■ Wyodrębniony tekst ■
►
Pokutuje przekonanie, że Polak pracy szukać nie umie i czeka co mu podsunie
pośredniak, nie chce mu się ruszyć za pracą, a jeśli już - to hen daleko, na
Zachód. Tymczasem z badań, które przeprowadził w połowie tego roku NBP wynika,
że jedynie 18 proc. bezrobotnych deklaruje, że w ciągu kwartału dostało
jakąkolwiek propozycję z PUP, ponad połowa była w tym czasie na jakiejkolwiek
rozmowie kwalifikacyjnej. W większości powiatów osoby bezrobotne i aktywnie
poszukujące pracy znacznie częściej korzystają z ofert pracy, które same
znajdą. Jedynie w 9 proc. powiatów oferty z PUP stanowią tyle samo co prywatne
zaproszenia na rozmowy. Są powiaty, gdzie oferty z urzędu pracy dostaje co
drugi bezrobotny, ale i takie, gdzie jest to ledwie co pięćdziesiąty. Co do
zarobków, najwięcej bezrobotnych zadeklarowało, że podjęliby się pracy nawet za
1500 zł. Dwie trzecie bezrobotnych oczekuje płacy zgodnej z ich wcześniejszymi
zarobkami....
◄
■ Podane wpisy ■
►
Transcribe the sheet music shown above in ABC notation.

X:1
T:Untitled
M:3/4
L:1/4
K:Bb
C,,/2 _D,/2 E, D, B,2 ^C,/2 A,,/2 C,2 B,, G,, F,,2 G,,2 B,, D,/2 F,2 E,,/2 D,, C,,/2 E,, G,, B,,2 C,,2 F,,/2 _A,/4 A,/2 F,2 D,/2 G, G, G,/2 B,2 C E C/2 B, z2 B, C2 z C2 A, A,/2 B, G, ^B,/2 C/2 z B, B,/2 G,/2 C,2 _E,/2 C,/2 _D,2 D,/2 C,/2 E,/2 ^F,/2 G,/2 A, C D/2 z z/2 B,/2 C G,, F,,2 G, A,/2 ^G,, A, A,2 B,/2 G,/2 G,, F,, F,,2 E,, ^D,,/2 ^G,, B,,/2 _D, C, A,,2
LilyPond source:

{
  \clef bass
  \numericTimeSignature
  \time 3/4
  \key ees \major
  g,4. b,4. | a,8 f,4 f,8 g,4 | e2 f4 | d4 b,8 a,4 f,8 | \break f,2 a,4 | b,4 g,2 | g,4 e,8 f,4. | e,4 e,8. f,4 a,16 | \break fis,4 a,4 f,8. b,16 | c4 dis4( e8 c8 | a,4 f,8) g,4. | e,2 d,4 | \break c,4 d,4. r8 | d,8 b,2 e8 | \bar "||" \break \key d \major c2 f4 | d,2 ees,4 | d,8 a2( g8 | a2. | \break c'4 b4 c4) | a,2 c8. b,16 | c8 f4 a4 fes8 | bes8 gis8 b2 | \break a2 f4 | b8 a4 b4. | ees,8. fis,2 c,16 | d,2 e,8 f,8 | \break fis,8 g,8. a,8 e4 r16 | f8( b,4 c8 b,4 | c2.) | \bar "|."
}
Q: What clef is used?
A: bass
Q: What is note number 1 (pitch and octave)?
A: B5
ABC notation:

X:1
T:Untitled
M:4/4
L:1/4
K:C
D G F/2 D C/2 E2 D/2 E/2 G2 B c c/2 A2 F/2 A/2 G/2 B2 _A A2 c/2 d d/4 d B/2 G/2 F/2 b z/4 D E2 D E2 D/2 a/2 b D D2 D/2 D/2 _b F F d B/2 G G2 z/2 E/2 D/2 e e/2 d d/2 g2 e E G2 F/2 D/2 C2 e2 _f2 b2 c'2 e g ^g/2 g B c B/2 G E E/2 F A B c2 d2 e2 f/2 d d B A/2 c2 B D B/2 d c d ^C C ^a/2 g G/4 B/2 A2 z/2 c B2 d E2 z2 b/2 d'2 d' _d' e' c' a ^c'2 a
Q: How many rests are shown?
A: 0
◄
■ Zadanie pisemne ■
Kontynuuj tekst o tym, jak bezrobotni w Polsce szukają pracy, zaczynając od miejsca po jego ostatnim zdaniu.

■ Wynik ■
Od ponad 20-lat, mamy w Polsce stale
do czynienia z problemem wysokiego bezrobocia, które w tym okresie praktycznie
nigdy nie spadło poniżej 10%, a dzisiaj wynosi średnio kilkanaście procent i to
przy ponad 2 mln emigracji za granicę w poszukiwaniu pracy.Tak więc, gdyby ci
ludzie, którzy wyjechali nie mogąc w Polsce znaleźć pracy i zarobić na swoje
utrzymanie wrócili teraz do kraju, to mielibyśmy sytuację w tym zakresie
katastrofalną jeśli nie wręcz tragiczną. Dodać należy, że większość z
bezrobotnych tj. ok. 80% nie ma prawa do zasiłków, które w Polsce są bardzo
niskie i krótkotrwałe. W większości przypadków umowy zawierane obecnie w
Polsce, to umowy śmieciowe, a w najlepszym razie na czas określony, co sprawia,
że bezrobotny kandydat na pracownika nie jest dla pracodawcy stroną umowy,
którą de facto dyktuje i narzuca pracodawca włącznie z warunkami płacy. Jak w
takiej sytuacji i przy braku organizacji związkowych w 90% zakładach pracy
pracownik może domagać się lepszych warunków wynagradzania, czy pracy??? Siedzi
cicho na dupie i cieszy się, że ma byle płatną pracę np. za 1640 zł i nie musi
żebrać o pieniądze w MOPS-ie albo w rodzinie.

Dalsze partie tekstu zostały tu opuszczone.